Mientras la señora atendía al amigo
de su hijo, Nico fue corriendo a la tortillería. Fer llevaba en su mano una
invitación. Se presentó y dijo:
─Buenos días, ¿es usted la señora
Consuelo? quería pedirle permiso para que Nico vaya a una fiesta que mis papás
harán con motivo del Día del Niño. Quiero que él sea uno de los invitados.
Somos buenos amigos y nunca ha aceptado ir a jugar a mi casa. Donde yo vivo no
hay con quien jugar. No tengo hermanos.
La mamá de Nicolás escuchaba atenta
y aquello le pareció difícil de entender, pues su hijo nunca había asistido a
una fiesta. Tampoco había recibido algún
regalo en su corta vida y antes de que comentara algo, el niño volvió a decir:
─Usted no se preocupe por él, le diré a mi papá que al terminar la fiesta
lo traigamos de regreso, hasta aquí -señalando la casa con el dedo índice-.
Convencida por Fernando y casi con
la autorización de que su amigo iría a la fiesta, le agradeció y se despidió
amablemente. Llegado el día, luego de haberlo bañado, le puso sus mejores
ropas, y le dio la bendición, no sin antes encargarle que se portara bien.
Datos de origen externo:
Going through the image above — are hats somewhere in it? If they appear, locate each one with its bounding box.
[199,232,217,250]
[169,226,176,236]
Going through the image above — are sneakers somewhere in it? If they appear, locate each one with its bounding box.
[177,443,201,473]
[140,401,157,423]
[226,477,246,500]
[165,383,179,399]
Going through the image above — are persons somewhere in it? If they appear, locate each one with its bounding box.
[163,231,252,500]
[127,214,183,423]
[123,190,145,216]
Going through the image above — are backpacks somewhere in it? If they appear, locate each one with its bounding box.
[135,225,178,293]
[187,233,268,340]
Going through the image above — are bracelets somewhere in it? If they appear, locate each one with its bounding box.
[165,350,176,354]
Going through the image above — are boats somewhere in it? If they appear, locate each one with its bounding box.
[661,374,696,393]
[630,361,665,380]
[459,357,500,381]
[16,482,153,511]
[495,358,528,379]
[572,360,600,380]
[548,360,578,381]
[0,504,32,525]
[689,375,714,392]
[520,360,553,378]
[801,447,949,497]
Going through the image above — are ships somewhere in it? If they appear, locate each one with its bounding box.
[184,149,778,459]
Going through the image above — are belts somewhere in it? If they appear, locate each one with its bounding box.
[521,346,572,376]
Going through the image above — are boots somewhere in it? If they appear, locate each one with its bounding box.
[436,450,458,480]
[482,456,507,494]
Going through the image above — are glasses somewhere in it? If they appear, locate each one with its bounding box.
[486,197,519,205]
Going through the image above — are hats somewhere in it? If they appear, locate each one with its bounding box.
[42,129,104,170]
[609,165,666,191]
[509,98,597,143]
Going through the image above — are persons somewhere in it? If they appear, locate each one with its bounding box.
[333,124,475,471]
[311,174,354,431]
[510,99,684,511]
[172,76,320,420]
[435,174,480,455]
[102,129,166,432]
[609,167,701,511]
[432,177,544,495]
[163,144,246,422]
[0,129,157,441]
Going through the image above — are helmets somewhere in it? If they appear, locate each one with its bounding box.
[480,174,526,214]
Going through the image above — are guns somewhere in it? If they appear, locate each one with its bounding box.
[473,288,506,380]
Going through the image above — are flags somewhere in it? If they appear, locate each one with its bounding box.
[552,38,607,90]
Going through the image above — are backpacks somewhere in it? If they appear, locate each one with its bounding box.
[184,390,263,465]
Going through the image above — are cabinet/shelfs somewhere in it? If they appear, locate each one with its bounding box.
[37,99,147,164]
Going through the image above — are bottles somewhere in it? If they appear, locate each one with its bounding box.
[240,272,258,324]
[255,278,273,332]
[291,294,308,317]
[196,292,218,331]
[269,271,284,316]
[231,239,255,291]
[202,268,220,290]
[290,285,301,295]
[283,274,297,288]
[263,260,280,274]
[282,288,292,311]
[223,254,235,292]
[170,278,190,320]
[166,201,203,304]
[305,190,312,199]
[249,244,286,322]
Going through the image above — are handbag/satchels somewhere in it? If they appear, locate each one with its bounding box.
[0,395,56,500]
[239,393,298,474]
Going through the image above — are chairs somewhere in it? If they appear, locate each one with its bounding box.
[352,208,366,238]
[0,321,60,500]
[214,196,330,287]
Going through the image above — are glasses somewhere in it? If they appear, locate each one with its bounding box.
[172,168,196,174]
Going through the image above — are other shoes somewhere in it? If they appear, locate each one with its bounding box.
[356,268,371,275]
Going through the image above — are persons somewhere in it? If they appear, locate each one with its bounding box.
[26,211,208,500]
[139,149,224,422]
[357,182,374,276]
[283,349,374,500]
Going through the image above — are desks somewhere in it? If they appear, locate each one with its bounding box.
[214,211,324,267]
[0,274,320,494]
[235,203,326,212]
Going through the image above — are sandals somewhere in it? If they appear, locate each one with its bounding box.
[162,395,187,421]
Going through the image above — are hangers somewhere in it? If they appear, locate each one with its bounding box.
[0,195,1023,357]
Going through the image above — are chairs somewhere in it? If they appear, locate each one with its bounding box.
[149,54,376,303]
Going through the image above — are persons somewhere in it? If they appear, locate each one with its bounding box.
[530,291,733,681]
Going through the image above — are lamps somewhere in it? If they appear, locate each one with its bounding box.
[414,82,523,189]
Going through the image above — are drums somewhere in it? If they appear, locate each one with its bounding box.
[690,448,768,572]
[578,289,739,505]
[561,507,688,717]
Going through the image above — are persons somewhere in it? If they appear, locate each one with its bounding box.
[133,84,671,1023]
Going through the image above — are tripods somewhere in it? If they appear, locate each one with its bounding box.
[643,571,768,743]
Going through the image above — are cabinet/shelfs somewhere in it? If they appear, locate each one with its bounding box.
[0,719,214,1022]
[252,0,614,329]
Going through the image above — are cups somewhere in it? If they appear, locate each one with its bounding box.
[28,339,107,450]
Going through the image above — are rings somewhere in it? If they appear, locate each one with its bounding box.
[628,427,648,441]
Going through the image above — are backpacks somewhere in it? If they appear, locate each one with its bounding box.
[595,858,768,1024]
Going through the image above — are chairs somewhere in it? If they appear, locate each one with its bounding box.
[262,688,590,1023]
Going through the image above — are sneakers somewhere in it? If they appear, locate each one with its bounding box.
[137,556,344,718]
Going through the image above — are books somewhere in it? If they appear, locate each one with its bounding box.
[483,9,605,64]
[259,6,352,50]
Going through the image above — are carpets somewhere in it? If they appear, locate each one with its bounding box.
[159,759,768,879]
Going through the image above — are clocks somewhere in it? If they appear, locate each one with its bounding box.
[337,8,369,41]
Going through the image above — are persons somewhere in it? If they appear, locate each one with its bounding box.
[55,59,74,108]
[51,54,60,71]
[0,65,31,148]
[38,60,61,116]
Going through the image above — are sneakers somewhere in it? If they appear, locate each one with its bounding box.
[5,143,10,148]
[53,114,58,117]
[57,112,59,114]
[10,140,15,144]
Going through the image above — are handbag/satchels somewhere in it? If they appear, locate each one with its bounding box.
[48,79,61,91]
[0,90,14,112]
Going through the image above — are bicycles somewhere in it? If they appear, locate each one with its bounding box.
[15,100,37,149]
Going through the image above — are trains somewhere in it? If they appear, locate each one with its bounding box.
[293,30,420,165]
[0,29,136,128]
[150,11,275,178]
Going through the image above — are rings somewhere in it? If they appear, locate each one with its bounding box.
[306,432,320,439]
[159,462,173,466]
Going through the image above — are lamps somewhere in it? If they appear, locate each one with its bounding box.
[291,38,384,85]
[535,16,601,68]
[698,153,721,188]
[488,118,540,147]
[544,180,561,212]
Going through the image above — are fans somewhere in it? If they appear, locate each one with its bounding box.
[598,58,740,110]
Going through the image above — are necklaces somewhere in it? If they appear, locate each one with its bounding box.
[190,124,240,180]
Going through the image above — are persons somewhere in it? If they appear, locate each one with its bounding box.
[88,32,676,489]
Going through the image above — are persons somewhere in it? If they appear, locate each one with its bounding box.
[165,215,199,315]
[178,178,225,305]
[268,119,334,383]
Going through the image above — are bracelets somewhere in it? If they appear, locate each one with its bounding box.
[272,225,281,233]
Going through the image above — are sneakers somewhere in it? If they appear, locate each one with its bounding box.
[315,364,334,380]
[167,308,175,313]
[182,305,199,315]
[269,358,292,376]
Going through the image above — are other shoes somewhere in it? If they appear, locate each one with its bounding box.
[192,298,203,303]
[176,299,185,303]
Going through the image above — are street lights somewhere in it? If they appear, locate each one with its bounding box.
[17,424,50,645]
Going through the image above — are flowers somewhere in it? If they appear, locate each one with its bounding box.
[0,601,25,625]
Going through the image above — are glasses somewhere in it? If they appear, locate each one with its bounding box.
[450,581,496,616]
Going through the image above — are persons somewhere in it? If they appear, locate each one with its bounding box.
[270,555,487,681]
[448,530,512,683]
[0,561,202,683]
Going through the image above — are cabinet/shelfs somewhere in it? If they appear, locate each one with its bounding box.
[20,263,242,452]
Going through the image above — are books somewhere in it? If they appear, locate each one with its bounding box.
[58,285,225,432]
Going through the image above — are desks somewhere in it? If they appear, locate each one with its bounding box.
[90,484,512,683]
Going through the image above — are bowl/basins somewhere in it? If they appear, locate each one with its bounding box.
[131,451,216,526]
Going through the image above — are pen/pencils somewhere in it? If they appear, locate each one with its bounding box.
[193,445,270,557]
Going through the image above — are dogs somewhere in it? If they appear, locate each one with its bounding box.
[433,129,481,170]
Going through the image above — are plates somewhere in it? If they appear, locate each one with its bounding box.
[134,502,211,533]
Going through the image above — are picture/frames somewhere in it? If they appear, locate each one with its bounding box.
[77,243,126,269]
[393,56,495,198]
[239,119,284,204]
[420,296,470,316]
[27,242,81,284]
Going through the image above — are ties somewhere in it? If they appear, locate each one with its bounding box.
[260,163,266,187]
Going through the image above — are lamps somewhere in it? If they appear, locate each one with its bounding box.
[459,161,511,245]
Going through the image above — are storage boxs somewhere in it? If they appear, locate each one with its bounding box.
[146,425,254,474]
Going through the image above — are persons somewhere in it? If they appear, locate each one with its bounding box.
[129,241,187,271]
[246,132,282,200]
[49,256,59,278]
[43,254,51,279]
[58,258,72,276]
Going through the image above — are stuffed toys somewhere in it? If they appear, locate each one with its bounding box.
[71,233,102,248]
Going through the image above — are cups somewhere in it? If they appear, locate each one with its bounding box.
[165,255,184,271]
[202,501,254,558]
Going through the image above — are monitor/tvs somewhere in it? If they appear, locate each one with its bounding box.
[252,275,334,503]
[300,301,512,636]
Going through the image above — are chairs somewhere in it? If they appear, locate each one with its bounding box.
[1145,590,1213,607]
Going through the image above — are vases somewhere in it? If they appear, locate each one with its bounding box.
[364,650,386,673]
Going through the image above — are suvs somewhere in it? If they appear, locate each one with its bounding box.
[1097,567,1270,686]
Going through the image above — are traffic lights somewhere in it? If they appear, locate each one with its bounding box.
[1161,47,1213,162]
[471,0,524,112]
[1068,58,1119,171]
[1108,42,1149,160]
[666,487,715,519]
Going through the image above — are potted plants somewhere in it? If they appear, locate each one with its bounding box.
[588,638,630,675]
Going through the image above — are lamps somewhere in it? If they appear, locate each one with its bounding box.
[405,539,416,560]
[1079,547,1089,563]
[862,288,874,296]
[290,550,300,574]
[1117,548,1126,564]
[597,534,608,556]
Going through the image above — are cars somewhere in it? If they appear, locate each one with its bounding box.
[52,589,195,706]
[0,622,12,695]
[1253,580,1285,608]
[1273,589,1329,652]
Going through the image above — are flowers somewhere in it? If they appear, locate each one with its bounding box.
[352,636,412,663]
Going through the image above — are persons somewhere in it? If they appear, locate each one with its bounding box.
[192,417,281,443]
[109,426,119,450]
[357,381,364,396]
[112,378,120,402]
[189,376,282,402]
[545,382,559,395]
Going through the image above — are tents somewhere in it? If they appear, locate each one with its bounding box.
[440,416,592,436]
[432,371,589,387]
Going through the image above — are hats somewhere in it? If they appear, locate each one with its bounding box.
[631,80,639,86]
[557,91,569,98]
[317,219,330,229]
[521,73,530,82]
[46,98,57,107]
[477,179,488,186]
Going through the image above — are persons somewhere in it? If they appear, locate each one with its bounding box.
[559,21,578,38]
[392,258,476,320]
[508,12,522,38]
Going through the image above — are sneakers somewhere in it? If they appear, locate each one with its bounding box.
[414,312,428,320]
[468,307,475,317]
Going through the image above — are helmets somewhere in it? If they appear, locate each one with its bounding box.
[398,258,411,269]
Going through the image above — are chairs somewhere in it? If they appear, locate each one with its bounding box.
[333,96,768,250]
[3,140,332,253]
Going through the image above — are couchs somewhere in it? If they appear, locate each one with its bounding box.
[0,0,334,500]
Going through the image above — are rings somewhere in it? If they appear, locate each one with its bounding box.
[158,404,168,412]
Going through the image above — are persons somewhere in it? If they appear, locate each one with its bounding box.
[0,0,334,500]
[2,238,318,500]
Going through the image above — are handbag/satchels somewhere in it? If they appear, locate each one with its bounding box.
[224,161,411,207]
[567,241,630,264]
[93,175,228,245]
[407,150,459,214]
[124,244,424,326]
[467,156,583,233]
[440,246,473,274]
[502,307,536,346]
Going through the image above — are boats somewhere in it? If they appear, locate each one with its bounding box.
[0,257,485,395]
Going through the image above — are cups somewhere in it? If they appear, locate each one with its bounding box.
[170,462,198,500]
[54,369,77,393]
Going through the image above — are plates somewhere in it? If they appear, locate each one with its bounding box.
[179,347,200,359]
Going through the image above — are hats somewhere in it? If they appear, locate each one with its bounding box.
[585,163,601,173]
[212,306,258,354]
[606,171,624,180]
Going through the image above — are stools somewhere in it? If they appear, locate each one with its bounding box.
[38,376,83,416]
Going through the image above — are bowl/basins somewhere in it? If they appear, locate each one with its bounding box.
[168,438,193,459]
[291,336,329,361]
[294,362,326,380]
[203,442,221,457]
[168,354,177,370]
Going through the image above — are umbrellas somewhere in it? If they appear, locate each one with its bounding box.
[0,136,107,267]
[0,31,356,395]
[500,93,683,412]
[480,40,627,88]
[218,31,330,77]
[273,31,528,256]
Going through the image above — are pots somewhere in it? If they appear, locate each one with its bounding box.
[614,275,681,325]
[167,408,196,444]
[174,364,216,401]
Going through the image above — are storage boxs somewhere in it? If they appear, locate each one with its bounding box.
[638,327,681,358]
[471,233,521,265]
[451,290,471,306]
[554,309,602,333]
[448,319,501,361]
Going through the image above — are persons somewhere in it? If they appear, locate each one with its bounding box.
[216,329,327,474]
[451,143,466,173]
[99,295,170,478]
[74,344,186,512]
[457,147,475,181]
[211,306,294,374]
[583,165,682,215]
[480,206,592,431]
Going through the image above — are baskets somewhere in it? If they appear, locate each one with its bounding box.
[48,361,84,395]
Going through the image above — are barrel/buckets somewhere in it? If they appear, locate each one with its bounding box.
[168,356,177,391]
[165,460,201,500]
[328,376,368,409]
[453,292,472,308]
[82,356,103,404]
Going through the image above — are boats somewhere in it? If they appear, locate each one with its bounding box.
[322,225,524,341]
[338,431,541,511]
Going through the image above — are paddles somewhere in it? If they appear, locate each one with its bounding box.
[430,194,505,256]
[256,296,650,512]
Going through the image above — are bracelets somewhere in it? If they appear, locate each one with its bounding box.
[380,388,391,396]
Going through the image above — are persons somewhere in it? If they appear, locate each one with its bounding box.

Nicolás se divirtió como nunca imaginó que pudiera hacerlo. Comió de todo, jugó
con otros niños, rompió la piñata y
guardó todo lo que pudo para compartir con sus hermanas, las gemelas. El tiempo
pasó sin darse cuenta y ya de regreso en su casa, les platicó todo cuanto había
vivido ese día. Una vez que estuvo a solas con su mamá, le dijo:
─Mamá, gracias por haberme dejado ir
a la casa de mi amigo. Ahora sé que me he pasado algunos años sin saber que
cada mes de abril se festeja a los niños, pero eso ya no importa, porque tú
siempre nos has dado el mayor regalo en ese día: Tu amor.
La abrazó y le dijo suavemente al
oído:
─Gracias por ser mi piñata, mi
pastel, y mi caramelo.
─Pero mi niño lindo, ¿cuándo he sido
yo todo eso?
─Mi piñata, cuando me cuentas algo
divertido. Mi pastel, al darme de comer todos los días y mi caramelo, cuando
cambias mi tristeza en alegría; bueno, eso para mí es como algo dulce; o con
tus canciones con las que nos duermes, por ejemplo. Gracias también por ser mi
mamá y mi papá al mismo tiempo.
Al oír aquellas palabras, a la
señora Consuelo la invadió un sentimiento de emoción jamás experimentado.
Poco entendía de aquella forma de hablar
de su hijo, pero le gustaba mucho.
─Qué cosas tan chistosas dices
m´hijo.
Luego, un silencio…
Ella secó disimuladamente unas
lágrimas que rodaron por su mejilla, pero no dejó que el abrazo terminara.